─── Dataset records ───
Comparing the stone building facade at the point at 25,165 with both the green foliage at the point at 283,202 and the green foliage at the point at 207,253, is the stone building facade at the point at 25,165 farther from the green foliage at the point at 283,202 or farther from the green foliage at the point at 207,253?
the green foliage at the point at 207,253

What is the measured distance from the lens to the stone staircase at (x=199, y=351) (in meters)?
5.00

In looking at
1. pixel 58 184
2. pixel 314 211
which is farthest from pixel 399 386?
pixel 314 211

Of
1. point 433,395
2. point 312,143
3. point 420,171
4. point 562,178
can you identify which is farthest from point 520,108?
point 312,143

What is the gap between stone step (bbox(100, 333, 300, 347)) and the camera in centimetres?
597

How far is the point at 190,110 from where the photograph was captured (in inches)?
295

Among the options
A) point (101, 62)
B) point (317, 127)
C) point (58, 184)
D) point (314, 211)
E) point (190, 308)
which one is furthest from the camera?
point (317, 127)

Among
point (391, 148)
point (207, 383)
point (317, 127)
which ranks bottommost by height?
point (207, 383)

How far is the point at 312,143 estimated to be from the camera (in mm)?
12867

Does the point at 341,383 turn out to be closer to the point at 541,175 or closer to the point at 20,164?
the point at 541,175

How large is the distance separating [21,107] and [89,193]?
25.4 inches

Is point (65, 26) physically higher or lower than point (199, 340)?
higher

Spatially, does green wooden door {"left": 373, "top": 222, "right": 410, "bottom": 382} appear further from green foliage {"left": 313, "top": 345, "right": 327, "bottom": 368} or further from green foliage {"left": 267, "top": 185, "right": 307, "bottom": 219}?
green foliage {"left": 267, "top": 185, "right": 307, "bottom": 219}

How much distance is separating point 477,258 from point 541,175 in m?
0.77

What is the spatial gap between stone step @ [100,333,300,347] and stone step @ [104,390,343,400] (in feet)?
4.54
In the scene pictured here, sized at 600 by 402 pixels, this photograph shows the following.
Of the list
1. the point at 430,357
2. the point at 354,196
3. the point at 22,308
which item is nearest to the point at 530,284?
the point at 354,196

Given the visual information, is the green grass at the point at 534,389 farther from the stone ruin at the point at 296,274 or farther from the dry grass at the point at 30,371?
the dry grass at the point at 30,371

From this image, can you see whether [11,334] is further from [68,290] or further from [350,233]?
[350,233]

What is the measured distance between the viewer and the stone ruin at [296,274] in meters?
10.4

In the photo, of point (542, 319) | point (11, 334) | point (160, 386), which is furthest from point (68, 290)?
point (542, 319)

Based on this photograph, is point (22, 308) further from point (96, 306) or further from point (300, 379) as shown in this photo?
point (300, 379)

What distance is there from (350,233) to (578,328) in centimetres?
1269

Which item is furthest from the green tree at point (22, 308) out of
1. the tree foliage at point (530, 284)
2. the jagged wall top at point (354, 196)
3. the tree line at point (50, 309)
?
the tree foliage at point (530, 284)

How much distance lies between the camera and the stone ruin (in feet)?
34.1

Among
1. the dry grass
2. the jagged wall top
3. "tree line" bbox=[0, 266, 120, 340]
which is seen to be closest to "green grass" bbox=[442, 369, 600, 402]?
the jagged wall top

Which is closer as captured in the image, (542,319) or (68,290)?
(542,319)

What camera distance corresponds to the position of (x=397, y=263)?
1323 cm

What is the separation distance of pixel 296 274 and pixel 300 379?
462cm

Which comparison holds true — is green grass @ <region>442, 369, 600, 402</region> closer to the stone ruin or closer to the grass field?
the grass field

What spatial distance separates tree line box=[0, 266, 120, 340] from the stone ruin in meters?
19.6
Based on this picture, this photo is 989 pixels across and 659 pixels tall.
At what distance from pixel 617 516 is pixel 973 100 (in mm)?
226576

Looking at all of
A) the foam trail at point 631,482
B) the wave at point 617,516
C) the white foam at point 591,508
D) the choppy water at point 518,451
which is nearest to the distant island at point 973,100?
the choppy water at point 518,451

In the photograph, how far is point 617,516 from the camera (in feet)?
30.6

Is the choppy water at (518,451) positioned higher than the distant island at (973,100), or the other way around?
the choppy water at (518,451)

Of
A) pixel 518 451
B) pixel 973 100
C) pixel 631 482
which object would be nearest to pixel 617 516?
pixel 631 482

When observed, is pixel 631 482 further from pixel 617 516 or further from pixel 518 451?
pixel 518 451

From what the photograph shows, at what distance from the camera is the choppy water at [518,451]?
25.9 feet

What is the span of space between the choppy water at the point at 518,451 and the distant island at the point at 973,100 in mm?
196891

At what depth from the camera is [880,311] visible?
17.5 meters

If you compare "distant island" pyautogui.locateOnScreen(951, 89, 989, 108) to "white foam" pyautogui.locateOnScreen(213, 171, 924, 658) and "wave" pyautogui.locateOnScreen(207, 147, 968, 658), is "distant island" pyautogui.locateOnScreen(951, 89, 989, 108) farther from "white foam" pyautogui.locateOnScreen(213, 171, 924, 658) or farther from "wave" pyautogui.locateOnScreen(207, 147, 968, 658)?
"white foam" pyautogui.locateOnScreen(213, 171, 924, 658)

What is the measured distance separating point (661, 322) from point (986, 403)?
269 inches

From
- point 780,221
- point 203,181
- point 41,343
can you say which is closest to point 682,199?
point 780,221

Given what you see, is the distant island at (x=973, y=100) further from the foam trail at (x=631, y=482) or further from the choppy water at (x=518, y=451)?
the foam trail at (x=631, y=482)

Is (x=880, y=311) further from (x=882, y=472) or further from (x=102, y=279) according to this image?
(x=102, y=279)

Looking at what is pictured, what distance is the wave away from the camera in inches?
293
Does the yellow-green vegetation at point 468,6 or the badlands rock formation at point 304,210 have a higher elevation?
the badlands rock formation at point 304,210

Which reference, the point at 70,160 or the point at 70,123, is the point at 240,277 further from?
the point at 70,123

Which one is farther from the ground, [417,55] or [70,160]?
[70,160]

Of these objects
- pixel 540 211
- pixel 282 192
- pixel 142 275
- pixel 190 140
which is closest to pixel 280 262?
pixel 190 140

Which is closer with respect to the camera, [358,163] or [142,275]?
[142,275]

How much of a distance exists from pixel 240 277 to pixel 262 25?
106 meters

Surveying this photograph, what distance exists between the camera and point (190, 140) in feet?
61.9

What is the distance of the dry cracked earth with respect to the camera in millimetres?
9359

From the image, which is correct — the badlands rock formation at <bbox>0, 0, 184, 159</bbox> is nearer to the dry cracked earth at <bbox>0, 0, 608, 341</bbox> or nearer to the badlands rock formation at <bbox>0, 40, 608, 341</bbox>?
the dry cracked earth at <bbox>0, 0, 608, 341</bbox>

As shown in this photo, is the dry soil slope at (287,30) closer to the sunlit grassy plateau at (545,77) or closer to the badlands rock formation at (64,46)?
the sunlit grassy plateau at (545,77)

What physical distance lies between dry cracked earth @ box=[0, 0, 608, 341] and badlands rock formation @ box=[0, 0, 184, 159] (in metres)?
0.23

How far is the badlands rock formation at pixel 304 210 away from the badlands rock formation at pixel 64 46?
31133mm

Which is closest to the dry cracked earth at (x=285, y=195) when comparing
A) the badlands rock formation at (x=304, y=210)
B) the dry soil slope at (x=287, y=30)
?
───
[What this task involves]: All lines from the one containing "Which reference, the" through the end of the records, both ends included, are to be quoted exactly; please add nothing else.

[The output]:
Which reference, the point at 70,160 or the point at 70,123, is the point at 240,277 further from?
the point at 70,123

Which one is farther from the ground, [417,55] or [70,160]?
[70,160]

Of these objects
- pixel 540 211
- pixel 282 192
- pixel 142 275
- pixel 190 140
which is closest to pixel 280 262?
pixel 190 140

Which is closer with respect to the camera, [358,163] or [142,275]?
[142,275]

How much of a distance exists from pixel 240 277 to pixel 262 25?
106 meters

Surveying this photograph, what distance exists between the camera and point (190, 140) in feet?
61.9

What is the distance of the dry cracked earth with respect to the camera in millimetres?
9359

From the image, which is correct — the badlands rock formation at <bbox>0, 0, 184, 159</bbox> is nearer to the dry cracked earth at <bbox>0, 0, 608, 341</bbox> or nearer to the badlands rock formation at <bbox>0, 40, 608, 341</bbox>?
the dry cracked earth at <bbox>0, 0, 608, 341</bbox>

As shown in this photo, is the dry soil slope at (287,30) closer to the sunlit grassy plateau at (545,77) or closer to the badlands rock formation at (64,46)?
the sunlit grassy plateau at (545,77)

What physical distance lies between dry cracked earth @ box=[0, 0, 608, 341] and badlands rock formation @ box=[0, 0, 184, 159] (in metres)?
0.23

How far is the badlands rock formation at pixel 304 210 away from the badlands rock formation at pixel 64 46?
31133mm

Which is closest to the dry cracked earth at (x=285, y=195) when comparing
A) the badlands rock formation at (x=304, y=210)
B) the dry soil slope at (x=287, y=30)
?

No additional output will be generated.